Hey Sophia, thanks for sharing your experience with that writing class – that teacher’s approach to teaching writing sounds awesome!

The very first chapter in our book is actually titled “Why academic writing is hard” because it was very important to me to have that acknowledged in the book.

Also, I really like your teacher’s approach of writing his own essays during the course of the class: in my ‘Writer’s Room’ block seminar in February I intended to do the same thing – writing my own blog post using the same writing strategies and processes everyone else did. I didn’t manage to pull it off, though, because as this was a one-week block seminar, I didn’t have enough time to both write my text and be available for students’ questions and concerns or to feedback their draft texts (which I had decided early on should always take priority). I still think this is an amazing teaching practice – for ‘modeling’ a writing process, for showing that even for more experienced writers the first draft can look very different from the finished text, and also for subverting the usual instructor versus student divide in the classroom. I really enjoyed being part of the class and its writing activities in the first two days (until I had to stop working on my own text) in a way that a teacher usually is not – as someone working towards the same goal as everyone else and struggling with the same things as everyone else and not just as someone who tells others what to do.


Florian Kelle

16 Jun 2020

THIS is the kind of writing guideline I would have loved to have had during my BA! As much as I think that my development as an academic writer has been concurrent with this, having this in written form would have provided me with an experience wholly different coming to the conclusions on my own in retrospection.

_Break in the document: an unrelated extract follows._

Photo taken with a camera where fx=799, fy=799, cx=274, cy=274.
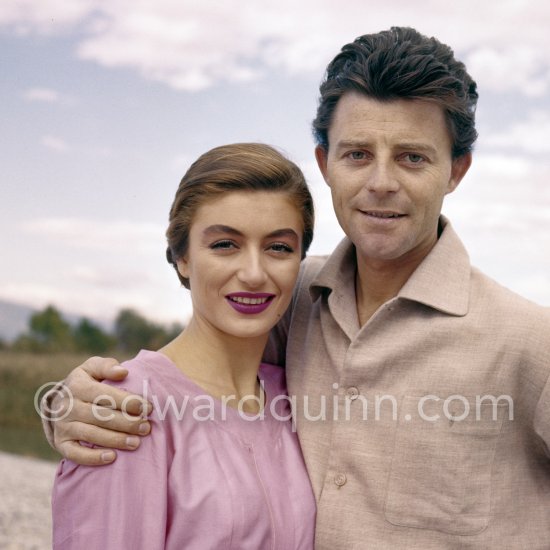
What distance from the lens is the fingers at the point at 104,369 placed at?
2.62 m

I have taken a few seminars on (academic) writing, and they have certainly helped me in my development. But, none of them achieved much in the sense of introspection or individuality. Writing advice really has to go beyond the formal approaches and focus more on the demands of the individual. Especially in the humanities I feel like it's more about doing things well, rather than "right". And that is best achievable through supporting whatever idiosyncrasy is available within the student already. The specific literacy that you mentioned is another pillar of building up competency. Whatever you are familiar and comfortable with, and writing about that, can give your personal development a huge boost. Once you are familiar with something, you can start extending your way of reasoning towards other fields.

Like Tyll, I am a binge-writer. Drafts make no sense to me. I have come to terms with the fact that I create a lot of (mental) notes before writing anything and all. Yet, what I write can usually stay without any major editing. It's a tedious process but it is a way for me to discursively engage with myself and grow.


Jenny

16 Jun 2020

I again really enjoyed this episode of your podcast, thank you for recording these!

This has reminded me of reading an early version of your book, and how comforting and reassuring that had felt compared to the usual discourse surrounding academic writing. Especially in direct contrast with other writing guides I’ve looked at recently, it really feels like you guys are breaking the mould with this.

While some is discipline-specific, a lot of it feels really valuable for writing in any discipline (including the natural sciences), for example how you conceptualise the process of producing text as consciously taking charge of your own strategies and not feeling guilty or inadequate about them. Likewise I think anyone writing academic text could profit from what you say about owning one’s text rather than hiding oneself and one’s position, and about leaving the typically passive role of student-being-supervised-by-expert-scholar and instead assuming agency in the supervision (asking for things that would be helpful to you, expecting things from your supervisor and not just the other way around) – all of which I always struggled with regardless of what discipline I was writing in.